-------- SOURCE TEXT --------

The UN Food and Agriculture Organization (FAO) is responding to the swine flu outbreak by sending out emergency assessment teams and monitoring whether any evidence appears that the disease is actually affecting pigs and not just humans. Joseph Domenech, the FAO's chief veterinary officer spoke to VOA about what actions the agency is taking.
"The FAO is doing, as a technical agency…alerting all the countries and governments through people in the field, through very active rumor tracking of anything which could happen in pigs," he said. "One is to confirm that pigs are not the origin of the human crisis. And second, to be ready to detect and respond if there is an infection of pigs from this new virus coming from humans."
An FAO assessment team is heading for Mexico, along with experts from the World Health Organization and the U.S. Centers for Disease Control. "We have mobilized funds to assist our country members to strengthen their surveillance system in pig production," Domenech said.
Clarifying the apparent lack of evidence of pig involvement, he added, "Today, all the processes we are working on are based on the fact that the crisis is human to human without intervention of pigs. It's a pure contagious human to human (transmission) and there is no declaration, there is no rumor, there is no identification of flu in pigs. Of course, this has also to be carefully investigated more than it was before…. We hope that it will be confirmed."

-------- DATA UNDER STUDY --------

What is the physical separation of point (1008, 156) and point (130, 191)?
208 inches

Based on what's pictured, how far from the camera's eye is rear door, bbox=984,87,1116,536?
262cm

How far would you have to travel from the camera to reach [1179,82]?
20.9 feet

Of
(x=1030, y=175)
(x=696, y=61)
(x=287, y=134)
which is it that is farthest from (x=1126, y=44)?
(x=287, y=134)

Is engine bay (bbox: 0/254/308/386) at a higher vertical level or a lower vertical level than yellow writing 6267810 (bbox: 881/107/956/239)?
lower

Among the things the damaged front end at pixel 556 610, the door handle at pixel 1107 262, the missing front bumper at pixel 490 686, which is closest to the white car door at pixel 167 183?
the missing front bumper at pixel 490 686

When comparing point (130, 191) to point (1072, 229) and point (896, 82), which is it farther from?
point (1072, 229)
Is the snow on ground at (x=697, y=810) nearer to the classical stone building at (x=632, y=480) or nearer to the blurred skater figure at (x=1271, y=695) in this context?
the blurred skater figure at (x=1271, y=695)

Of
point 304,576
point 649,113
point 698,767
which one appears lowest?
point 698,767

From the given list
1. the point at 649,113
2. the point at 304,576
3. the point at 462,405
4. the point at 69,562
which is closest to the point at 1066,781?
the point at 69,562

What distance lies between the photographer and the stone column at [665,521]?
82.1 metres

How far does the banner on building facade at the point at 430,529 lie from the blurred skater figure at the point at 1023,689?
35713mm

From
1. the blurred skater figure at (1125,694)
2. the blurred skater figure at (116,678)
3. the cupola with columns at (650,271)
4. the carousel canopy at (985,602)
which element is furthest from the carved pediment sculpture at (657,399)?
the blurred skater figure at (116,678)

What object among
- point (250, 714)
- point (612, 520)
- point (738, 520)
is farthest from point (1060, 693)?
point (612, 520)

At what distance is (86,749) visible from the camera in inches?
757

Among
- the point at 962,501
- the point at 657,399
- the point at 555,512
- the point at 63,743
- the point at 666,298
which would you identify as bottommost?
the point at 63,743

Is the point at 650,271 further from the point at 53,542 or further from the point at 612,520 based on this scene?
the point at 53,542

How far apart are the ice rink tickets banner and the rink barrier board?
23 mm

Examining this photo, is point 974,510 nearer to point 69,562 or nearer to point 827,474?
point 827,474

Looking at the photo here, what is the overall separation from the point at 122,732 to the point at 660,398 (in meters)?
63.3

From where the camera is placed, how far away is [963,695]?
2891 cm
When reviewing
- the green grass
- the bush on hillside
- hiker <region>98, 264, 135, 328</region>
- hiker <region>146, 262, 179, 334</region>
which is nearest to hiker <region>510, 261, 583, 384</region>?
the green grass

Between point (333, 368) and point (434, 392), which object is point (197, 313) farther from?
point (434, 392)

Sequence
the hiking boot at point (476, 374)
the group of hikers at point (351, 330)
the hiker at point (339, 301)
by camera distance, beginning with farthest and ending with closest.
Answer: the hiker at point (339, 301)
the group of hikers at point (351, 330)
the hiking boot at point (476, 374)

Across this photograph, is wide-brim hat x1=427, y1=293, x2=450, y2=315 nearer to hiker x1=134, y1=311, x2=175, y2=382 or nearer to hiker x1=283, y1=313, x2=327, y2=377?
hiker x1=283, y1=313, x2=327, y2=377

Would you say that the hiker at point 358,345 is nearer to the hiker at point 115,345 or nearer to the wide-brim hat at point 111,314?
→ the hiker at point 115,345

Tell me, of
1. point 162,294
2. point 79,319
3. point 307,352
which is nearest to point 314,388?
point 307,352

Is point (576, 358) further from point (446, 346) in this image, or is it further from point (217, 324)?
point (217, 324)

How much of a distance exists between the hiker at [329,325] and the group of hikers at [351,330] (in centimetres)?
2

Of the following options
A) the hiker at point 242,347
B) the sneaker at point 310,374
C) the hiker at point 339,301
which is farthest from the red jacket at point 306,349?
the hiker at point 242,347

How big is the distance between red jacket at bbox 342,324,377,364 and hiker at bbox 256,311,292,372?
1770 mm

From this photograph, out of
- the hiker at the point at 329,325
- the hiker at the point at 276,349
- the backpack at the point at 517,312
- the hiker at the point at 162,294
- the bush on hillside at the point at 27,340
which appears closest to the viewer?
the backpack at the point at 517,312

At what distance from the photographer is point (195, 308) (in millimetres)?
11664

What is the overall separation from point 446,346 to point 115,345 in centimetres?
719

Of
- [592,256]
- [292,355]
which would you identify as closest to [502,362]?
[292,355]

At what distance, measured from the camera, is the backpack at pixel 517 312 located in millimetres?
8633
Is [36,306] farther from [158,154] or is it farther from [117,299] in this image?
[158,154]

--------

◆ TASK ITEM A
Answer these questions from the text on the FAO's swine flu response:
(i) What position does Joseph Domenech hold at the FAO?
(ii) Experts from which two organizations are going to Mexico with the FAO assessment team?
(iii) What has the FAO mobilized funds to help its member countries do?
◆ TASK ITEM B
Resume the article on the FAO's swine flu response after its final sentence.

◆ TASK ANSWER A
(i) He is the FAO's chief veterinary officer.
(ii) The World Health Organization and the U.S. Centers for Disease Control.
(iii) Strengthen their surveillance system in pig production.

◆ TASK ANSWER B
Domenech has taken the lead for the FAO in efforts to track the spread and control avian flu. Asked to compare avian flu and swine flu, he said, "It's totally different in the sense that the avian flu was and still is an avian problem of the poultry sector with millions of dead and killed animals."
The big fear has been a mutant strain of bird flu causing a human pandemic. That has not happened. As for swine flu, he said, "In this case it's totally the contrary. It's human and pigs are, for the moment, not involved."
The FAO will step up efforts to support member countries in carefully monitoring the pig population. "Obviously, if pigs become infected this could be a problem for pig production and for humans because it will contribute to the epidemiological cycle," he says.